# SOURCE EXTRACT
↓↓↓

THE SECRETS—Michal Shtamler (Michelle) and
Ania Bukstein (Naomi) put their heads together
in The Secrets, directed by Avi Nesher at right



{Photos courtesy of Israel Film Festival}
nesher

L.A. BEAT

The Secrets of the Israel Film Festival

By Cynthia Citron

HOLLYWOOD, California- The 23rd annual Israel Film Festival got underwayon Thursday, June 12th, when invited guests, including a large contingent of Israeli filmmakers, filled the Cinerama Dome at the ArcLight in Hollywood to view the U.S. premiere of director Avi Nesher’s religious drama, The Secrets.

Like Barbra Streisand’s Yentl, The Secrets deals with a young girl, Naomi (Ania Bokstein), who dreams of becoming a rabbi.  Daughter of an ultra-orthodox rabbi, Naomi is engaged to her father’s star pupil, an arrogant and unpleasant young man whom she obviously doesn’t love.  Seeking time, and relief from the recent death of her mother, Naomi retreats to Safed, a town dedicated to art and to religious study (the Kabbalah originated there), high in the hills of Israel.  Enrolled in a girls’ midrasha, she makes friends with a rebellious student, Michelle (Michal Shtamler), and together they explore both the religious life and the revolutionary new aspirations of women within the restrictive confines of Judaism.

↑↑↑

# COLLECTED DATA
↓↓↓

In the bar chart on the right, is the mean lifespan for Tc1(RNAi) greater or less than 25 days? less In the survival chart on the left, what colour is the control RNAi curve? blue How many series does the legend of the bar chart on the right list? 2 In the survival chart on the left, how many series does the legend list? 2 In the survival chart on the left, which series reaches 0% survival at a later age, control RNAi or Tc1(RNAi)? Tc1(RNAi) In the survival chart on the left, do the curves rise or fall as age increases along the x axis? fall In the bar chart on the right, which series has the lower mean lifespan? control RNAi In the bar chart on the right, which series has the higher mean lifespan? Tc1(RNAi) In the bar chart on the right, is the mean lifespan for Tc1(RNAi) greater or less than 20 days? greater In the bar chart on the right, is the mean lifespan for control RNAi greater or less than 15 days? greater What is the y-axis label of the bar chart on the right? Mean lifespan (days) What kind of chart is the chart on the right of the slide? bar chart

↑↑↑

# WHAT YOU WILL DO
1) In the Israel Film Festival article, to which town does Naomi retreat?
2) Please transcribe the stretch of the Israel Film Festival article from "By Cynthia Citron" through "drama, The Secrets.".

# PROBLEM SOLUTIONS
1) Safed, a town high in the hills of Israel dedicated to art and to religious study.

2)
By Cynthia Citron

HOLLYWOOD, California- The 23rd annual Israel Film Festival got underwayon Thursday, June 12th, when invited guests, including a large contingent of Israeli filmmakers, filled the Cinerama Dome at the ArcLight in Hollywood to view the U.S. premiere of director Avi Nesher’s religious drama, The Secrets.